So if it’s possible, we’d really appreciate a reference list of error and explanations and/or fixes. Keep in mind that I honestly don’t know what this entails, all I know is that my team (who does have a better grasp of programming) really wants it. I’d appreciate any direction you’d like to offer.

[/non-programmer-electrical talk]

Good idea. What error messages do you see though? I’m especially curious about the ones that produce popup dialogs - don’t seem to recall any of those.

I’m going to talk to my team at our next meeting (two days from now), and probably create a wiki somewhere this week.

Thanks, good question. I’m currently away at school, but I’ll see if we can’t get a list together. Thank you.

I posted these in a different thread so I am copying them here…
Here’s a couple of hints that are common problems…
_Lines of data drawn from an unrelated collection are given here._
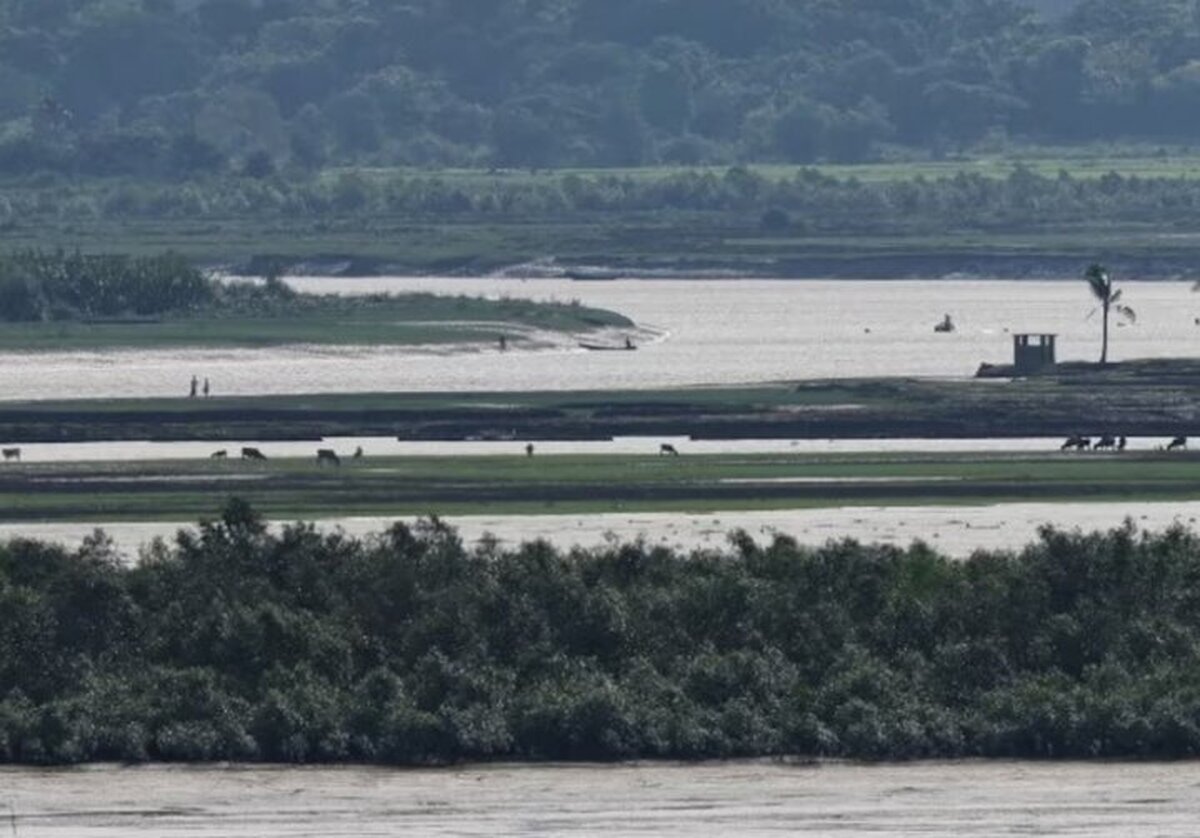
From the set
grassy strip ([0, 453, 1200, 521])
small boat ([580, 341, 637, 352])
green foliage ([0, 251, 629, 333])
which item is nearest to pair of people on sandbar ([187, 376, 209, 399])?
grassy strip ([0, 453, 1200, 521])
1. Whiskers at the termination point. A stray strand of wire, in a connector, touching an adjacent wire in a connector (PD to Crio and sidecar power). This is easily handled by not stripping the wire too long. Twist the wires before insertion. If there is any copper showing when you are done, hold the wire in one hand and pull down on the insulation towards the connector with your other hand. The insulation will stretch and cover the exposed copper.
2. Use heatshrink to cover up exposed wiring. It is cheap and fun to use.
3. Insulate the battery terminals when you are finished terminating the power wiring. The battery is capable of 600+ amps when fully charged. It won’t kill you but it can cause a halacious fire in the right setting.
4. Use the “tug” test on crimped terminals. Pull on the terminal with all your might, it should not pull off and it should not move. A ratchet crimper will cure most of these problems and costs about $50.
5. Tie down all wiring near the termination (PD, connector, speed controller, Spike, motor, etc.) The robot moves, sometimes violently, so don’t depend on the terminal or connector to take care of itself.
6. Inspect every connection after every match. Use your eyes, ears and nose.
7. Color coding everything makes troubleshooting so much easier. See some of my other posts for details and our motor sheet is on here somewhere as well. A sheet with color codes, motors, servos, PWM inputs, breakers and whatever else the team needs for distribution to electrical, mechanical and software keeps everyone on the same page.
8. Make sure that every student that works on the robot is knowledgeable and trained or is working with someone who is. It takes time but wins matches.
9. The robot rules for wiring includes a color code. It is there for a reason. If a sponsor wants to donate wire make sure they know, you can only use certain colors.
10. See #6 above, repeat as often as you need to feel safe and secure.